I read both Tim’s post, and danah’s post, and I agree with large parts of what they’re both saying. But not quite with either of them, so all I can think to do is spell out some of my perhaps previously unarticulated assumptions.

  • There is no huge difference in principle between “normal” HTML Web pages and XFN or FOAF. Textual markup is what the Web is built from.
  • FOAF and XFN take some of the guesswork out of interpreting markup. But other technologies (javascript, perl, XSLT/GRDDL) can also transform vague markup into more machine-friendly markup. FOAF/XFN simply make this process easier and less heuristic, less error prone.
  • Google was not the first search engine, it is not the only search engine, and it will not be the last search engine. To obsess on Google’s behaviour here is to mistake Google for the Web.
  • Deeds that are on the public record in the Web may come to light months or years later; Google’s opening up of the (already public, but fragmented) Usenet historical record is a good example here.
  • Arguing against good markup practice on the Web (accessible, device independent markup) is something that may hurt underprivileged users (with disabilities, or limited access via mobile, high bandwidth costs etc).
  • Good markup allows content to be automatically summarised and re-presented to suit a variety of means of interaction and navigation (eg. voice browsers, screen readers, small screens, non-mouse navigation etc).
  • Good markup also makes it possible for search engines, crawlers and aggregators to offer richer services.

The difference between Google crawling FOAF/XFN from LiveJournal, versus extracting similar information via custom scripts from MySpace, is interesting and important solely to geeks. Mainstream users have no idea of such distinctions. When LiveJournal originally launched their FOAF files in 2004, the rule they followed was a pretty sensible one: if the information was there in the HTML pages, they’d also expose it in FOAF.

We need to be careful of taking a ruthless “you can’t make an omelete without breaking eggs” line here. Whatever we do, people will suffer. If the Web is made inaccessible, with information hidden inside image files or otherwise obfuscated, we exclude a huge constituency of users. If we shine a light on the public record, as Google have done, we’ll embarass, expose and even potentially risk harm to the people described by these interlinked documents. And if we stick our head in the sand and pretend that these folk aren’t exposed, I predict this will come back to bite us in the butt in a few months or years, since all that data is out there, being crawled, indexed and analysed by parties other than Google. Parties with less to lose, and more to gain.

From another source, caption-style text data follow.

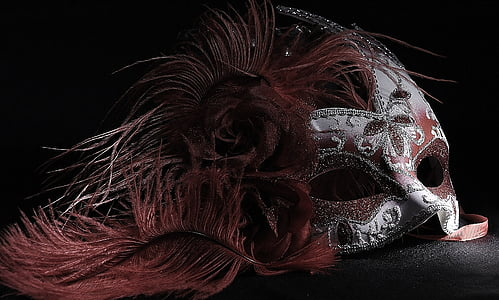 women's white and red mask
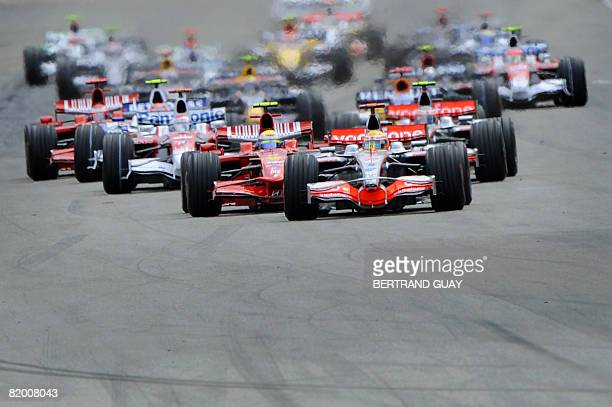 McLaren Mercedes' British driver Lewis Hamilton leads the start of the German Formula One Grand Prix at the Hockenheim ring racetrack on July 20 2008...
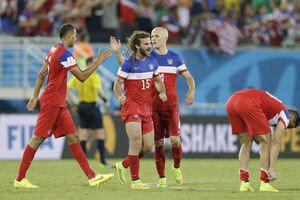 United States players United States' Kyle Beckerman, centre left and teammate Michael Bradley, centre right celebrate after the group G World Cup soccer match between Ghana and the United States at the Arena das Dunas in Natal, Brazil, Monday, June 16, 2014.  The United States won the match 2-1.  (AP Photo/Ricardo Mazalan)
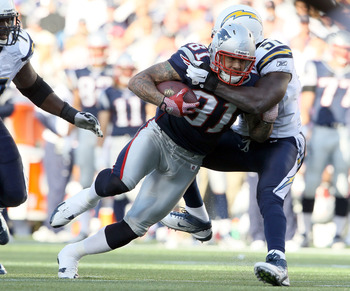FOXBORO, MA - SEPTEMBER 18:   Aaron Hernandez #81 of the New England Patriots is tackled by Takeo Spikes #51 of the San Diego Chargers on September 18, 2011 at Gillette Stadium in Foxboro, Massachusetts.  (Photo by Elsa/Getty Images)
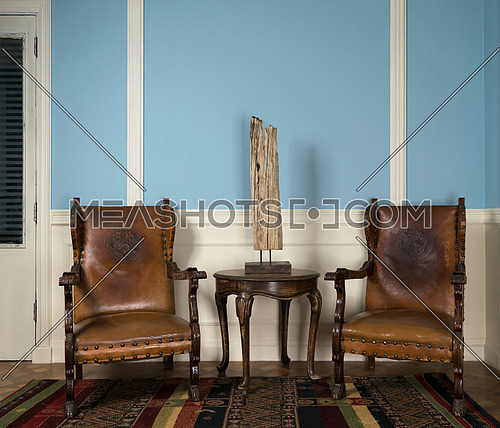 Composition of two wooden retro armchairs and table lamp on small round coffee table on ornate colorful carpet
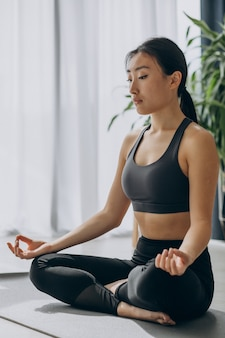 Woman practicing yoga on mat at home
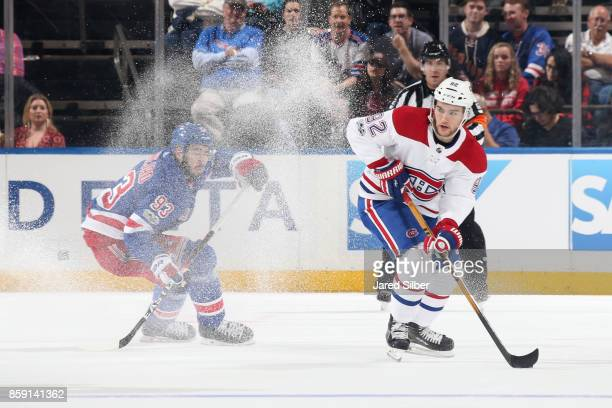 Jonathan Drouin of the Montreal Canadiens skates with the puck against Mika Zibanejad of the New York Rangers at Madison Square Garden on October 8...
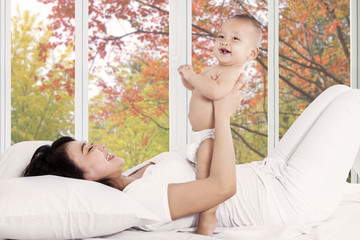 Playful mother with her baby on bedroom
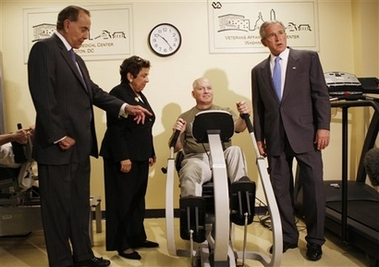 Shalala tours veterans center with Bush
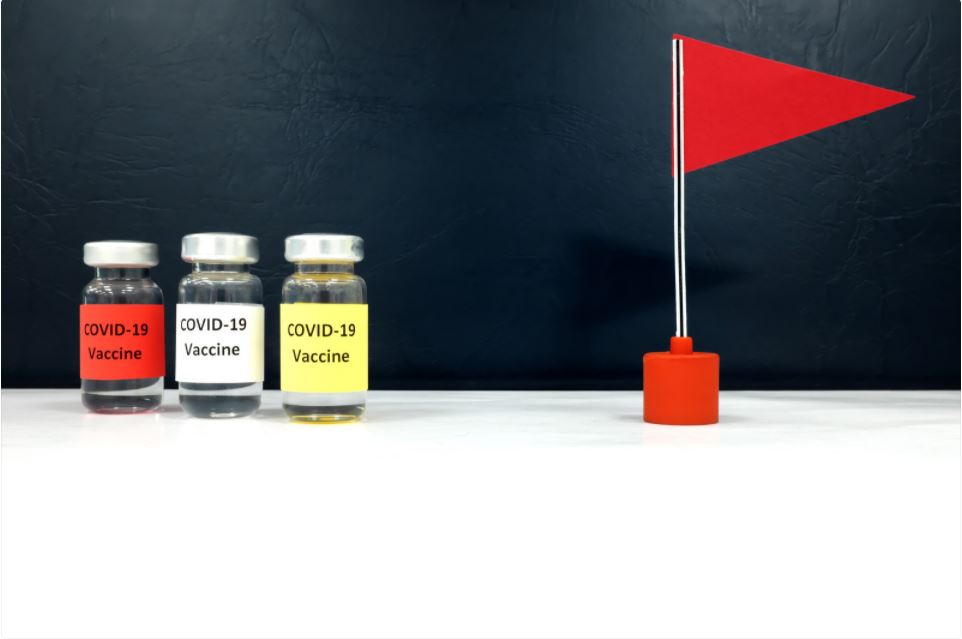 Three vials of vaccine and red flag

So what to do? I think several activities need to happen in parallel:

  • Best practice codes for those who expose, and those who aggregate, social Web data
  • Improved media literacy education for those who are unwittingly exposing too much of themselves online
  • Technology development around decentralised, non-public record communication and community tools (eg. via Jabber/XMPP)

Any search engine at all, today, is capable of supporting the following bit of mischief:

Take some starting point a collection of user profiles on a public site. Extract all the usernames. Find the ones that appear in the Web less than say 10,000 times, and on other sites. Assume these are unique userIDs and crawl the pages they appear in, do some heuristic name matching, … and you’ll have a pile of smushed identities, perhaps linking professional and dating sites, or drunken college photos to respectable-new-life. No FOAF needed.

The answer I think isn’t to beat up on the aggregators, it’s to improve the Web experience such that people can have real privacy when they need it, rather than the misleading illusion of privacy. This isn’t going to be easy, but I don’t see a credible alternative.